**EXERCISE INSTRUCTIONS:**
Reproduce the stretch of rows from the line containing "Is (x=272, y=27)" through the end of the rows, both ends included, word for word. Output only those lines.

- - - - -

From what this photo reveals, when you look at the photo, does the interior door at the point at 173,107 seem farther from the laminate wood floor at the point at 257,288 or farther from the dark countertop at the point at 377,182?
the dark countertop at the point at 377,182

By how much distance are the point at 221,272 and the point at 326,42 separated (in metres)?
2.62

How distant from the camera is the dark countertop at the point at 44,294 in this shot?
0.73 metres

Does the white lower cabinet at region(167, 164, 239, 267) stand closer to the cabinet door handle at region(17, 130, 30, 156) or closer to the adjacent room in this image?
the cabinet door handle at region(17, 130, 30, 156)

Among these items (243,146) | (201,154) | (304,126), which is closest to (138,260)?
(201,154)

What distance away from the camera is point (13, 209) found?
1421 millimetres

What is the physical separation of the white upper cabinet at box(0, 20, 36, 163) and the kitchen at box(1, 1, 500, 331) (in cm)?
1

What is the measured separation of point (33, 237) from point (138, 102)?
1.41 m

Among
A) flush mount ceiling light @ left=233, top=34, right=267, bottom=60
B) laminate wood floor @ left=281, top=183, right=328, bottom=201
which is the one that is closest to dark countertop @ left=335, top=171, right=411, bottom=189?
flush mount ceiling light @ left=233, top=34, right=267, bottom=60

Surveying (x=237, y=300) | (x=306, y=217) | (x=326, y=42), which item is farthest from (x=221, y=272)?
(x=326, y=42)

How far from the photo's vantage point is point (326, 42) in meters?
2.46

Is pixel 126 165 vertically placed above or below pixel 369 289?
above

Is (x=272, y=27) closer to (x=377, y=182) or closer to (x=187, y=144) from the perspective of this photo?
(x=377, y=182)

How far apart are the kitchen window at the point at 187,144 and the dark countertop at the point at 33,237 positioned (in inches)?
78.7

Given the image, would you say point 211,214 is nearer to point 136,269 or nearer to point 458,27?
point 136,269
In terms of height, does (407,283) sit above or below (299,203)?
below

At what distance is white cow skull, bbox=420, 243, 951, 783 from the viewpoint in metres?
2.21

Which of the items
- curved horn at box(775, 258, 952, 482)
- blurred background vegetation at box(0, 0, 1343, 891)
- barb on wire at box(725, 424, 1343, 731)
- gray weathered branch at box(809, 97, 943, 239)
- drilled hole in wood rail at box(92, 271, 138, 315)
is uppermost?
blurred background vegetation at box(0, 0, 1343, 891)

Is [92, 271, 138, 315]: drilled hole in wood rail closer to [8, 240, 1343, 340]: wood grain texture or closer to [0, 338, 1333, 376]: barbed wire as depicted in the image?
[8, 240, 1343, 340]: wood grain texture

- - - - -

**IN RESPONSE:**
Is (x=272, y=27) closer to (x=377, y=182) or closer to (x=187, y=144) from the perspective of this photo?
(x=377, y=182)

How far apart are the kitchen window at the point at 187,144 and the dark countertop at the point at 33,237 positioned (in inches)?
78.7

Given the image, would you say point 211,214 is nearer to point 136,269 or nearer to point 458,27?
point 136,269
In terms of height, does (407,283) sit above or below (299,203)?
below

At what distance is white cow skull, bbox=420, 243, 951, 783 from the viewpoint in metres?
2.21

Which of the items
- curved horn at box(775, 258, 952, 482)
- blurred background vegetation at box(0, 0, 1343, 891)
- barb on wire at box(725, 424, 1343, 731)
- gray weathered branch at box(809, 97, 943, 239)
- drilled hole in wood rail at box(92, 271, 138, 315)
is uppermost?
blurred background vegetation at box(0, 0, 1343, 891)

Is [92, 271, 138, 315]: drilled hole in wood rail closer to [8, 240, 1343, 340]: wood grain texture or closer to [0, 338, 1333, 376]: barbed wire as depicted in the image?
[8, 240, 1343, 340]: wood grain texture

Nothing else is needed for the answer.